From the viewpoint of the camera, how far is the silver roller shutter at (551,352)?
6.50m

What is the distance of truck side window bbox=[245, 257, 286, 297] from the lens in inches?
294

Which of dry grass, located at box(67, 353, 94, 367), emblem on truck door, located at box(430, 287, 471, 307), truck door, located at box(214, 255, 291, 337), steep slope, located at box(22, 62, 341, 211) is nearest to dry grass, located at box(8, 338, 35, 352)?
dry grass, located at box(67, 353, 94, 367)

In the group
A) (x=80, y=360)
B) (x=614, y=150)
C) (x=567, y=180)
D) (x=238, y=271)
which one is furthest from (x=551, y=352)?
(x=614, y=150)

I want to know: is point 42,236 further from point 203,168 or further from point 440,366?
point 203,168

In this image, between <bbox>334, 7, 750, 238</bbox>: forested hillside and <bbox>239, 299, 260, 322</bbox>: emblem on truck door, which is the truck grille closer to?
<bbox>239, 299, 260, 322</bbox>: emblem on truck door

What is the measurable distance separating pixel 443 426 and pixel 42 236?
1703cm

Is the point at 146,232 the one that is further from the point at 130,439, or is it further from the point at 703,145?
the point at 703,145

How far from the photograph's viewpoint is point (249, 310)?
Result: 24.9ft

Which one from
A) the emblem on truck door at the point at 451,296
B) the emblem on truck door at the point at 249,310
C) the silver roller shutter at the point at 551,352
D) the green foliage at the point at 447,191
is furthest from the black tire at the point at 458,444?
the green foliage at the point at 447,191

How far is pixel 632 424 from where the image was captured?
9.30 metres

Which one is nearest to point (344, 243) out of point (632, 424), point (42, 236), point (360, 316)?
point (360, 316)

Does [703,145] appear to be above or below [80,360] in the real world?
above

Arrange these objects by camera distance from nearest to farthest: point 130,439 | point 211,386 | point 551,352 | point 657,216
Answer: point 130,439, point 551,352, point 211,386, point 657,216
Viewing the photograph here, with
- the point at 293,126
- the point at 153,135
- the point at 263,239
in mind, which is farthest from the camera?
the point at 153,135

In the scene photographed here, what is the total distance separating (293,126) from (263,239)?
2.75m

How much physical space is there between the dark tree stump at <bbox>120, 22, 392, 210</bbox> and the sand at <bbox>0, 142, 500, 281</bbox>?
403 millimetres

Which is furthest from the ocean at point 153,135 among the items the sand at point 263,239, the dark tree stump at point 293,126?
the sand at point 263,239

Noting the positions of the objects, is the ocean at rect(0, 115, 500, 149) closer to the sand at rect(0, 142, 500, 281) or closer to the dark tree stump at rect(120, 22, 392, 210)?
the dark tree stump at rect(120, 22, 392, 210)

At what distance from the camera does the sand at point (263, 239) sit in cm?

What needs to be done:
Rewrite all of the lines above, changing "silver roller shutter" to "metal roller shutter" wherever it occurs and leaving everything else as it is.

Written solution:
From the viewpoint of the camera, how far is the metal roller shutter at (551,352)?
6.50m

What is the distance of truck side window bbox=[245, 257, 286, 297] from the lens in inches?
294

Which of dry grass, located at box(67, 353, 94, 367), emblem on truck door, located at box(430, 287, 471, 307), truck door, located at box(214, 255, 291, 337), steep slope, located at box(22, 62, 341, 211) is nearest to dry grass, located at box(8, 338, 35, 352)?
dry grass, located at box(67, 353, 94, 367)

In the group
A) (x=80, y=360)
B) (x=614, y=150)
C) (x=567, y=180)
D) (x=238, y=271)
which one is furthest from (x=551, y=352)?
(x=614, y=150)

I want to know: is point 42,236 further from point 203,168 or further from point 440,366?
point 203,168

In this image, between <bbox>334, 7, 750, 238</bbox>: forested hillside and <bbox>239, 299, 260, 322</bbox>: emblem on truck door, which is the truck grille closer to?
<bbox>239, 299, 260, 322</bbox>: emblem on truck door

What is the measurable distance separating pixel 443 426 and pixel 42 236?
1703cm

Is the point at 146,232 the one that is further from the point at 130,439, or is it further from the point at 703,145?
the point at 703,145

How far from the photograph's viewpoint is point (249, 310)?
Result: 24.9ft

Which one from
A) the emblem on truck door at the point at 451,296
B) the emblem on truck door at the point at 249,310
C) the metal roller shutter at the point at 551,352
D) the green foliage at the point at 447,191
is furthest from the black tire at the point at 458,444?
the green foliage at the point at 447,191

How far is pixel 632 424 from where the image was captured?
9.30 metres

Which one is nearest to point (344, 243) out of point (632, 424), point (42, 236), point (360, 316)?
point (360, 316)

Does [703,145] appear to be above or below [80,360] in the real world?
above

Arrange these objects by camera distance from nearest to farthest: point 130,439 | point 211,386 | point 551,352 | point 657,216
Answer: point 130,439, point 551,352, point 211,386, point 657,216
Viewing the photograph here, with
- the point at 293,126
- the point at 153,135
- the point at 263,239
in mind, which is farthest from the camera?
the point at 153,135

In the scene photographed here, what is the total distance separating (293,126) from (263,239)?
2.75m

How much physical space is there between the dark tree stump at <bbox>120, 22, 392, 210</bbox> and the sand at <bbox>0, 142, 500, 281</bbox>?
403 millimetres

Which is furthest from the ocean at point 153,135 among the items the sand at point 263,239, the dark tree stump at point 293,126?
the sand at point 263,239

Noting the positions of the objects, is the ocean at rect(0, 115, 500, 149) closer to the sand at rect(0, 142, 500, 281) or closer to the dark tree stump at rect(120, 22, 392, 210)?
the dark tree stump at rect(120, 22, 392, 210)

At what distance from the camera does the sand at point (263, 239) sit in cm?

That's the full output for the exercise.